Between 1948 and 1952, during the Peronist government, Stern created her famous series "Dreams," consisting of nearly 150 photomontages made to illustrate a column titled "Psychoanalysis Will Help You" in the women's magazine "Idilio." Combining humor and surrealism, Stern managed to convey powerful messages denouncing the situation of women in society at the time. Her photos are in important private collections and museums and institutions both in Argentina and abroad, such as the Museum of Modern Art in New York (MoMA), the Museo Centro de Arte Reina Sofía in Madrid, the Lasar Segall Museum in São Paulo, the National Museum of Fine Arts in Buenos Aires (MNBA), and the Valencian Institute of Modern Art in Valencia.

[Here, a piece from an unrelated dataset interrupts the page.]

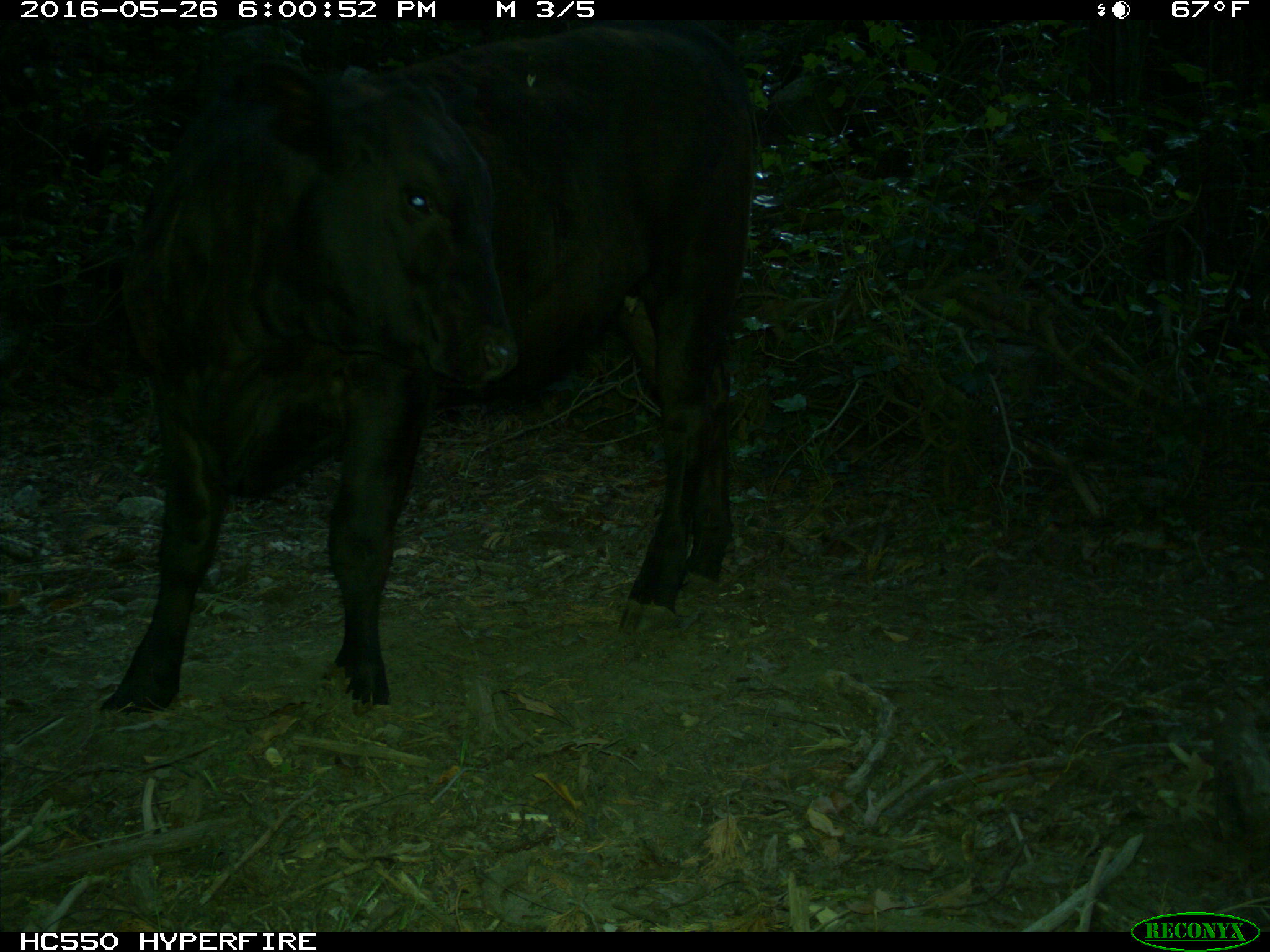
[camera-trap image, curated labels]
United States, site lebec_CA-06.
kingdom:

Her works have been exhibited both individually and collectively in countless exhibitions and publications. Among them, notable are the large retrospective of her photographic and design work by the Fundación San Telmo in Buenos Aires in 1981; the publication in 1995 of the catalog-book "Grete Stern, Photographic Work in Argentina" by the National Arts Fund; the edition of "Grete Stern, Book of Portraits Made in Argentina," with selection and texts by Sara Facio, in 1988; and the two exhibitions of the complete series of the Idilio photomontages held in 1995 and 2003 at the Valencian Institute of Modern Art (IVAM, Valencia, Spain) and at the Recoleta Cultural Center (Buenos Aires).